Oh, them of silvery wit at The CW's marketing department! You see what they've done here? They've taken "ménage à trois," which essentially means, "A domestic arrangement in which three people having sexual relations occupy the same household," and transformed it, as if by some kind of genius bit of sorcery ... into ménage à Tues. And while we could LOL, ROFL, WTF, and OMG over the onomatopoeiaic brilliance between such a phrase-turn, we would be wise to take it as a subliminal message from the network. I mean, really, all they're saying is the new Melrose Place will have love triangles! Or perhaps we can look into the literary significance of such ad art.

And unless it involves Ashlee Simpson-Wentz having some seriously disturbed Sapphic dabbles á la The L Word, it's all kind of been there-done that. Also, the same marketing monkeys did something something similar last fall for Gossip Girl. Maybe there's something more bubbling beneath. A Jane Austen homage, perhaps? It would be quite timely, indeed. Perhaps through some of the supporting cast of Austen's Mansfield Park, a book dubbed controversial in part because of its own love triangle between Henry Crawford and sisters Maria and Julia Bertram, we can scry something deeper.

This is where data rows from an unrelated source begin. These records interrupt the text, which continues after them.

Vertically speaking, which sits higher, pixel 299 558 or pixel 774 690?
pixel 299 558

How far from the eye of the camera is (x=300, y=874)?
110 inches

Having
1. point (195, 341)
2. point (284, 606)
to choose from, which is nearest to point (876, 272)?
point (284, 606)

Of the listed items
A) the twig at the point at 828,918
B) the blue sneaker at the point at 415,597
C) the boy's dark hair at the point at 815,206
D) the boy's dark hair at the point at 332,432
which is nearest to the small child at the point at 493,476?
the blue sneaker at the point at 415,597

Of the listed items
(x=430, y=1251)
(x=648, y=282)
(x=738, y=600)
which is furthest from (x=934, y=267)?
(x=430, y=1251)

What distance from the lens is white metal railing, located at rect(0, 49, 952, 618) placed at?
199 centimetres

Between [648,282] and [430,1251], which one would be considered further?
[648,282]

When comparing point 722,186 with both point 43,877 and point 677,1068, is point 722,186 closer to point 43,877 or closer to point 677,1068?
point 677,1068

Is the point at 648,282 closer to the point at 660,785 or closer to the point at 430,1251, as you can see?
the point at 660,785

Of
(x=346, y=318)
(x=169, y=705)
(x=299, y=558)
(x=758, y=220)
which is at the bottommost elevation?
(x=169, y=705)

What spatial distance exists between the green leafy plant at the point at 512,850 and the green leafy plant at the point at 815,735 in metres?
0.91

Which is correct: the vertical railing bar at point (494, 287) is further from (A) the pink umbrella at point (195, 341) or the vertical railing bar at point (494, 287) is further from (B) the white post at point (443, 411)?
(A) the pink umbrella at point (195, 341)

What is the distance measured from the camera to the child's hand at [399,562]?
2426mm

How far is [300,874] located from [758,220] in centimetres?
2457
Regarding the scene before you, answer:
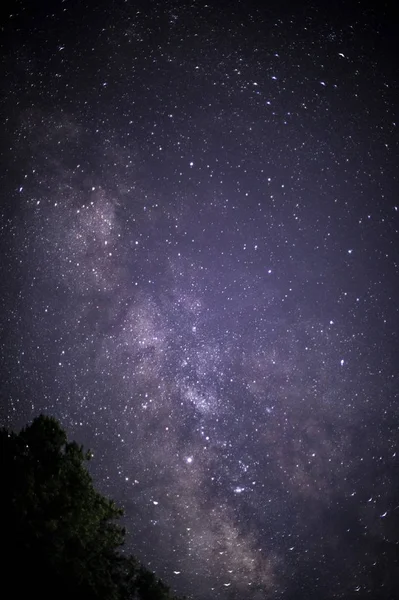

Colin Egglesfield: By default, his character is Henry Crawford, who the sisters Bertram pine for. And look at those smoldering eyes. You can tell he's thinking: "I am of a cautious temper, and unwilling to risk my happiness in a hurry. Nobody can think more highly of the matrimonial state than myself. I consider the blessing of a wife as most justly described in those discreet lines of the poet, 'Heaven's last best gift.'"

Ashlee Simpson-Wentz: So if we're to believe there's "a thing" brewing between Simpson's character and Egglesfield's character, this puts Simpson in the place of Maria Bertram. All her laments from the novel stem from how she is a slave to circumstance and this marriage of convenience with Mr. Rushworth, who ultimately leaves her husband to runs away with Henry Crawford.

Laura Leighton: This leaves Leighton to assume the role of Julia Bertram, Maria's younger sister, who quietly pines away for Henry Crawford. And look at the distance between Leighton and Egglesfield. So much pining!